MOSS-TTS-Local-Transformer-ONNX

Overview

MOSS-TTS-Local-Transformer-ONNX is an ONNX-optimized export of the MOSS-TTS Local architecture. It is designed for high-fidelity zero-shot voice cloning, multilingual speech synthesis, and cross-platform inference with ONNX Runtime.

This bundle targets the MOSS-TTS Local 1.7B model family and is packaged as a production-oriented ONNX layout for CPU and GPU-backed runtimes. The current export keeps the main acoustic stack in float32 and uses a weight-quantized decoder graph to reduce size while preserving voice cloning quality.

Model Description

MOSS-TTS is the flagship TTS family from MOSI.AI and the OpenMOSS team. The Local Transformer variant is the compact 1.7B architecture in that family, built around a global latent backbone plus a lightweight local autoregressive decoder over RVQ audio tokens.
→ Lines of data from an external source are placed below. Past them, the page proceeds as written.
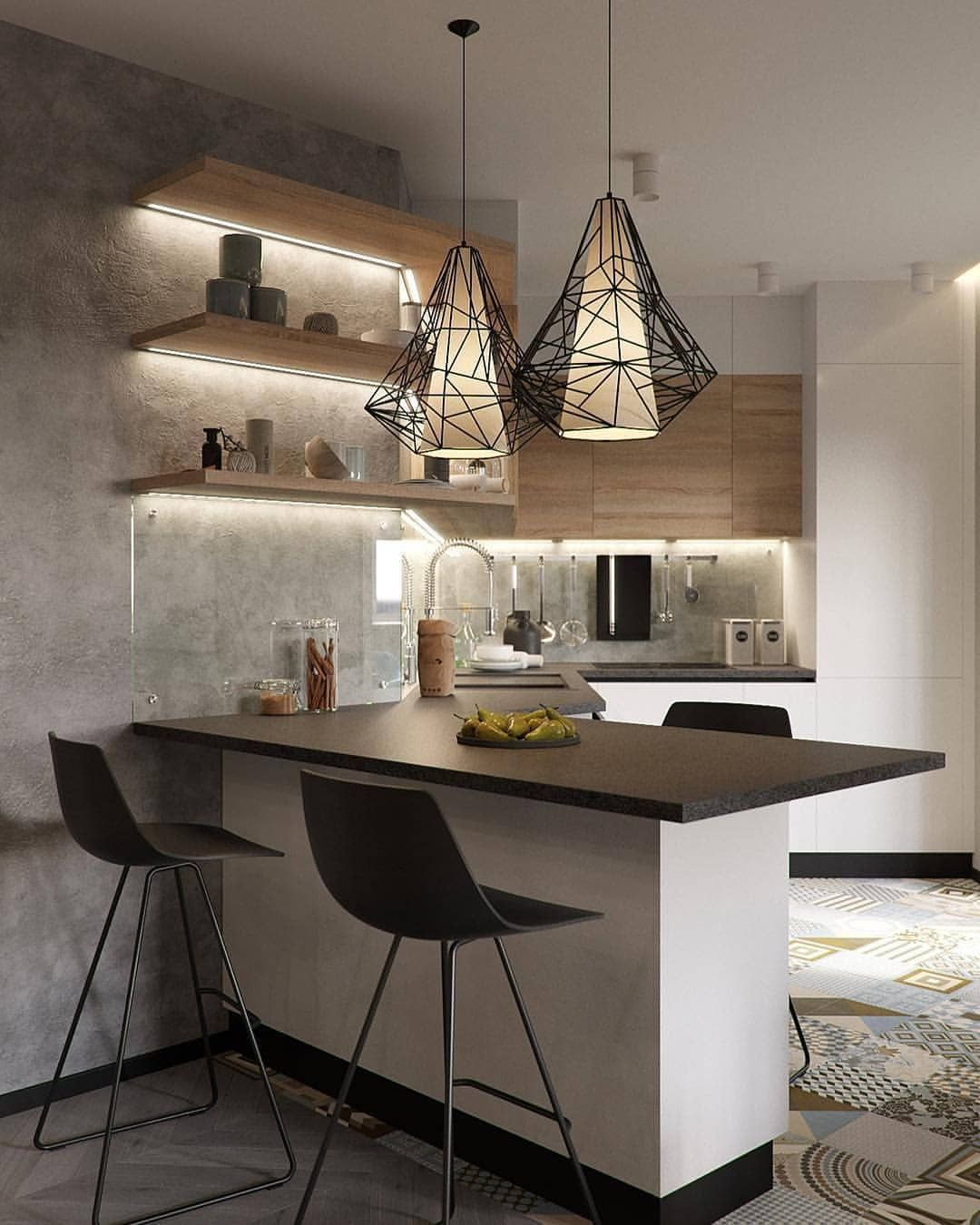 interior design online progettazione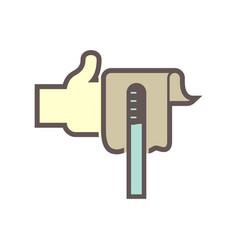 lubricant check icon vector image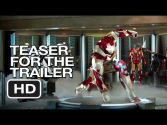 Iron Man 3 Official Teaser for the Trailer (2013) Marvel Movie HD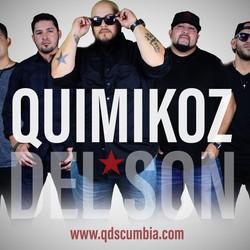 QuimikozDelSon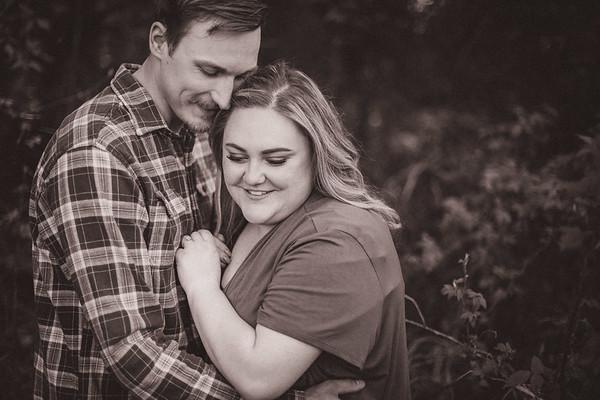 Brandon & Brooke's Engagement-0014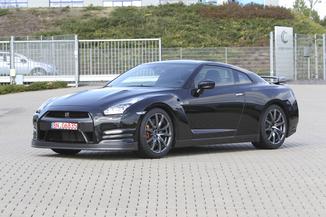 NISSAN GT-R 3.8 530ch Black Edition BVA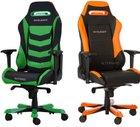 DX Racer Iron Gaming Chair (versch. Farben) ab je 265,99€ (Vergleich: 349€)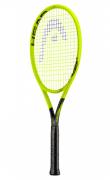 Raquete de Tênis Head 360 Extreme Lite - Encordoada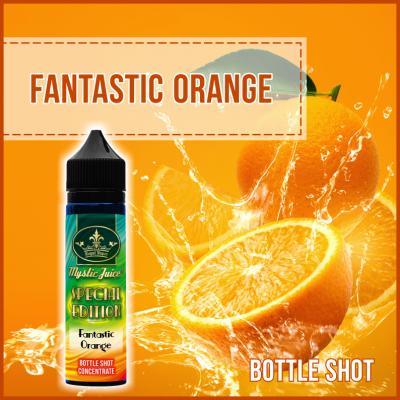 MJ Fantastic Orange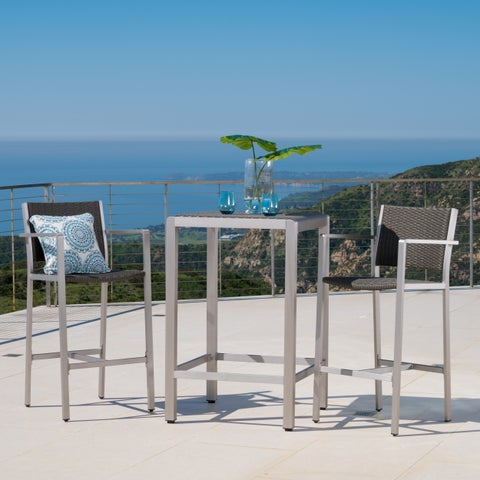 Cape Coral Outdoor 3-piece Wicker Bar Set with Wicker Table Top by Christopher Knight Home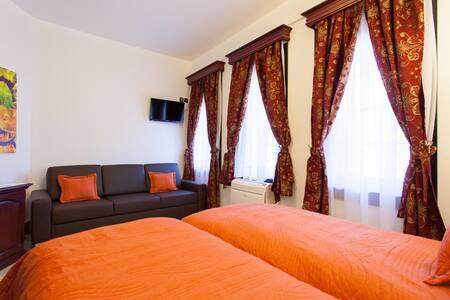 Lihnidos - Ohrid - Bed & Breakfast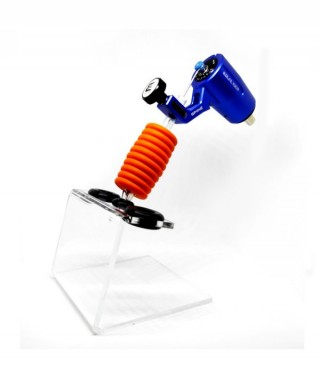 Stand for the machine from PLEXI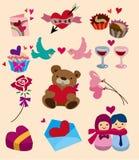 Cartoon Valentine's Day icon. Vector illustration Royalty Free Stock Photo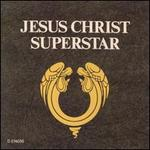 Jesus Christ Superstar [MCA Film Soundtrack]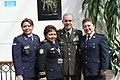 X Encuentro de Mujeres Policías (7456222038).jpg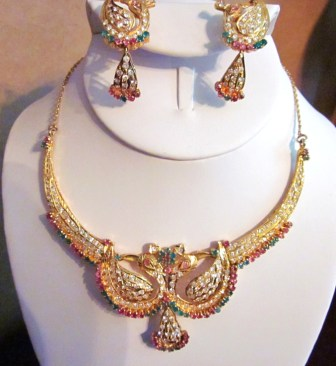 India Bridal Set Is Gold Jewelry Marked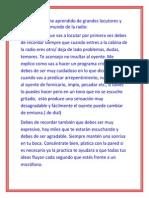 Tips (Dee Jay Leonel Pardo)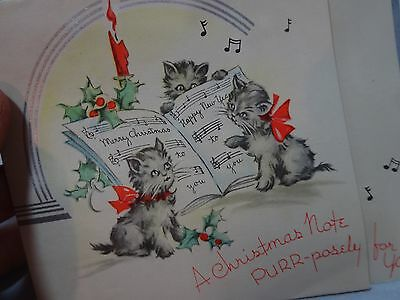 Vintage 1920s ART DECO Kitty Cats MERRY CHRISTMAS CARD On Checked PAPER Unused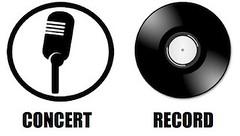Concert Record icon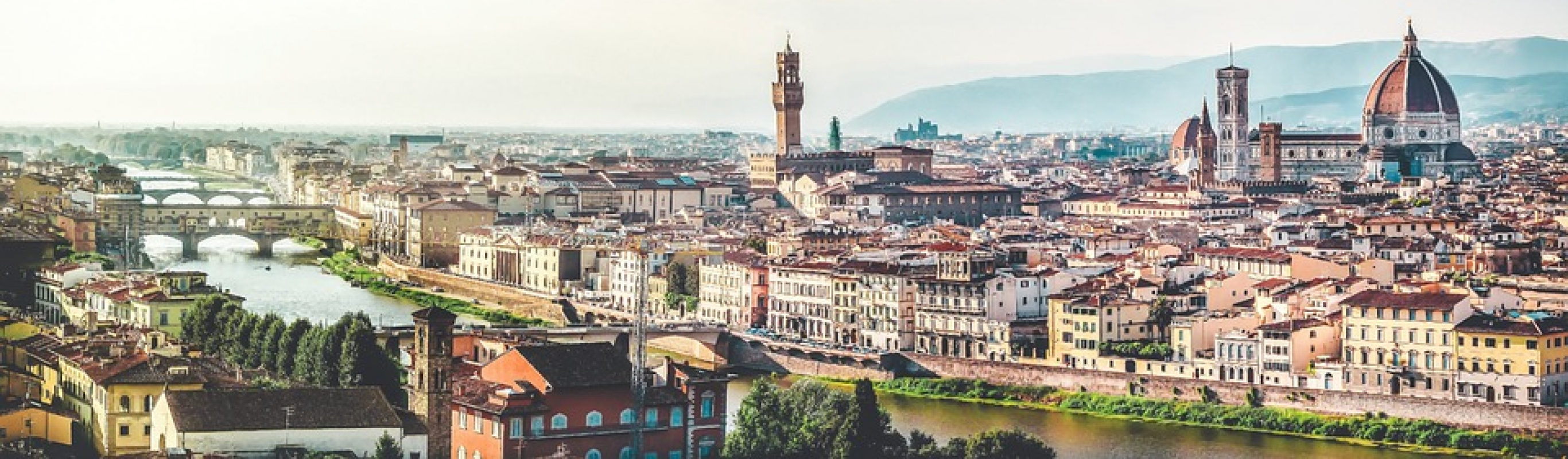 What do Plovdiv and Florence have in common?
Compared with the larger Delay-pattern model, the Local variant is smaller, easier to evaluate, and strong on objective benchmarks, while still supporting:

Zero-shot voice cloning from short reference audio
Multilingual synthesis and code-switching
Long-form speech generation
Production-oriented speech quality and speaker consistency

This ONNX export focuses on the MOSS-TTS Local single-speaker synthesis path.

Key Features

Zero-Shot Voice Cloning: Clone speaker timbre from short reference audio without speaker-specific fine-tuning
20-Language Coverage: Supports multilingual and code-switched synthesis across the released MOSS-TTS language set
Local Transformer Architecture: Compact 1.7B model with a global backbone plus a local token block generator
Cross-Platform Inference: CPU, NVIDIA CUDA, and AMD ROCm execution are supported through ONNX Runtime
Compatibility-Oriented ONNX Bundle: Mixed export with float32 core graphs and a quantized decoder graph

Architecture

The ONNX export uses the MOSS-TTS Local architecture:

Embeddings: 33 channels per step, with 1 text stream and 32 audio RVQ codebooks
Backbone: 28-layer Qwen-style transformer with hidden size 2048
Local Transformer: 1536-dim local autoregressive transformer for block-wise token generation
Audio Tokenizer: RVQ-32 encoder/decoder pair operating at 24 kHz audio

Supported Languages

Chinese, English, German, Spanish, French, Japanese, Italian, Hebrew, Korean, Russian, Persian (Farsi), Arabic, Polish, Portuguese, Czech, Danish, Swedish, Hungarian, Greek, Turkish

Installation

Use any ONNX Runtime-compatible inference stack that supports multi-file ONNX models with external data.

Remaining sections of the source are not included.